WORK INSTRUCTIONS — Your response should consist solely of the records, written out exactly.
═══ MATERIAL SUPPLIED
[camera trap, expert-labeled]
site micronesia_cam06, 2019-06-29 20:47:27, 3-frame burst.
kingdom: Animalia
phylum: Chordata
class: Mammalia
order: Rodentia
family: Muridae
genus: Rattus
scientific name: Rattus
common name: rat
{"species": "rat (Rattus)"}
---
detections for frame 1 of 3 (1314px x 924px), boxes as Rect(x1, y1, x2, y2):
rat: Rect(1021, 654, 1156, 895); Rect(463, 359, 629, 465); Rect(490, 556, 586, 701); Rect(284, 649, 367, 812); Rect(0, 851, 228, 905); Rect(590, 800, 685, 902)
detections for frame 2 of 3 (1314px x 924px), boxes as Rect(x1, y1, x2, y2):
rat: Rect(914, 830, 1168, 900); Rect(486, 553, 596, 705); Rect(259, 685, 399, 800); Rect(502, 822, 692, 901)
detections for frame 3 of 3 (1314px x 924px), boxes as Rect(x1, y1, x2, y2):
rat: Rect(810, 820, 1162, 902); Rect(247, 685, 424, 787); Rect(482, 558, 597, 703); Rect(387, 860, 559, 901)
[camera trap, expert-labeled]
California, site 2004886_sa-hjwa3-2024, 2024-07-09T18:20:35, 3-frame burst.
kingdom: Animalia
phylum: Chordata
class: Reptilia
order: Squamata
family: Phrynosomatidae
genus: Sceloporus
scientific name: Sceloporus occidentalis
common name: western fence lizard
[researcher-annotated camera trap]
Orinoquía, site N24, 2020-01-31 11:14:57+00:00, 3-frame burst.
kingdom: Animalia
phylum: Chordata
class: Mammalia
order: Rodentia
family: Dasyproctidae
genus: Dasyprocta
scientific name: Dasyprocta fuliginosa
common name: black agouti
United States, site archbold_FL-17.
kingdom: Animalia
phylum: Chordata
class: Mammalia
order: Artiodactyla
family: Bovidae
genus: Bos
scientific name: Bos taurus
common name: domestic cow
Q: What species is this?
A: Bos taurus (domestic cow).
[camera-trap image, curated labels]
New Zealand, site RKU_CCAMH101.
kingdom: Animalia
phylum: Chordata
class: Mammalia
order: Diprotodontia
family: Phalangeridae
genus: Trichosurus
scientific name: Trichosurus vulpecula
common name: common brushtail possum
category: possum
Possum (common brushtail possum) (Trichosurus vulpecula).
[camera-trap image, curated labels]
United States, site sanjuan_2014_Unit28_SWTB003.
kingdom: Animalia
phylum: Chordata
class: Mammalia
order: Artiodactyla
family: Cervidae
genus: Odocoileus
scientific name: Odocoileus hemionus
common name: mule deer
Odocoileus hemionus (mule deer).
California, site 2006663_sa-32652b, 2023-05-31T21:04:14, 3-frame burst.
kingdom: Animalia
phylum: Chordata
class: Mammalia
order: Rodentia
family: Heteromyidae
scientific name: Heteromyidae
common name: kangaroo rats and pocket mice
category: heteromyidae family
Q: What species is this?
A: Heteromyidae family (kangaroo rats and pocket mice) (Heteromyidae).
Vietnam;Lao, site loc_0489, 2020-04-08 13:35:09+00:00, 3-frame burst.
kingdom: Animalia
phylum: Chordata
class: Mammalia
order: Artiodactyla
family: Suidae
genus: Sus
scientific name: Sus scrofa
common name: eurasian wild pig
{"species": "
══════
SOLUTION TO THE EXERCISE —
[camera trap, expert-labeled]
site micronesia_cam06, 2019-06-29 20:47:27, 3-frame burst.
kingdom: Animalia
phylum: Chordata
class: Mammalia
order: Rodentia
family: Muridae
genus: Rattus
scientific name: Rattus
common name: rat
{"species": "rat (Rattus)"}
---
detections for frame 1 of 3 (1314px x 924px), boxes as Rect(x1, y1, x2, y2):
rat: Rect(1021, 654, 1156, 895); Rect(463, 359, 629, 465); Rect(490, 556, 586, 701); Rect(284, 649, 367, 812); Rect(0, 851, 228, 905); Rect(590, 800, 685, 902)
detections for frame 2 of 3 (1314px x 924px), boxes as Rect(x1, y1, x2, y2):
rat: Rect(914, 830, 1168, 900); Rect(486, 553, 596, 705); Rect(259, 685, 399, 800); Rect(502, 822, 692, 901)
detections for frame 3 of 3 (1314px x 924px), boxes as Rect(x1, y1, x2, y2):
rat: Rect(810, 820, 1162, 902); Rect(247, 685, 424, 787); Rect(482, 558, 597, 703); Rect(387, 860, 559, 901)
[camera trap, expert-labeled]
California, site 2004886_sa-hjwa3-2024, 2024-07-09T18:20:35, 3-frame burst.
kingdom: Animalia
phylum: Chordata
class: Reptilia
order: Squamata
family: Phrynosomatidae
genus: Sceloporus
scientific name: Sceloporus occidentalis
common name: western fence lizard
[researcher-annotated camera trap]
Orinoquía, site N24, 2020-01-31 11:14:57+00:00, 3-frame burst.
kingdom: Animalia
phylum: Chordata
class: Mammalia
order: Rodentia
family: Dasyproctidae
genus: Dasyprocta
scientific name: Dasyprocta fuliginosa
common name: black agouti
United States, site archbold_FL-17.
kingdom: Animalia
phylum: Chordata
class: Mammalia
order: Artiodactyla
family: Bovidae
genus: Bos
scientific name: Bos taurus
common name: domestic cow
Q: What species is this?
A: Bos taurus (domestic cow).
[camera-trap image, curated labels]
New Zealand, site RKU_CCAMH101.
kingdom: Animalia
phylum: Chordata
class: Mammalia
order: Diprotodontia
family: Phalangeridae
genus: Trichosurus
scientific name: Trichosurus vulpecula
common name: common brushtail possum
category: possum
Possum (common brushtail possum) (Trichosurus vulpecula).
[camera-trap image, curated labels]
United States, site sanjuan_2014_Unit28_SWTB003.
kingdom: Animalia
phylum: Chordata
class: Mammalia
order: Artiodactyla
family: Cervidae
genus: Odocoileus
scientific name: Odocoileus hemionus
common name: mule deer
Odocoileus hemionus (mule deer).
California, site 2006663_sa-32652b, 2023-05-31T21:04:14, 3-frame burst.
kingdom: Animalia
phylum: Chordata
class: Mammalia
order: Rodentia
family: Heteromyidae
scientific name: Heteromyidae
common name: kangaroo rats and pocket mice
category: heteromyidae family
Q: What species is this?
A: Heteromyidae family (kangaroo rats and pocket mice) (Heteromyidae).
Vietnam;Lao, site loc_0489, 2020-04-08 13:35:09+00:00, 3-frame burst.
kingdom: Animalia
phylum: Chordata
class: Mammalia
order: Artiodactyla
family: Suidae
genus: Sus
scientific name: Sus scrofa
common name: eurasian wild pig
{"species": "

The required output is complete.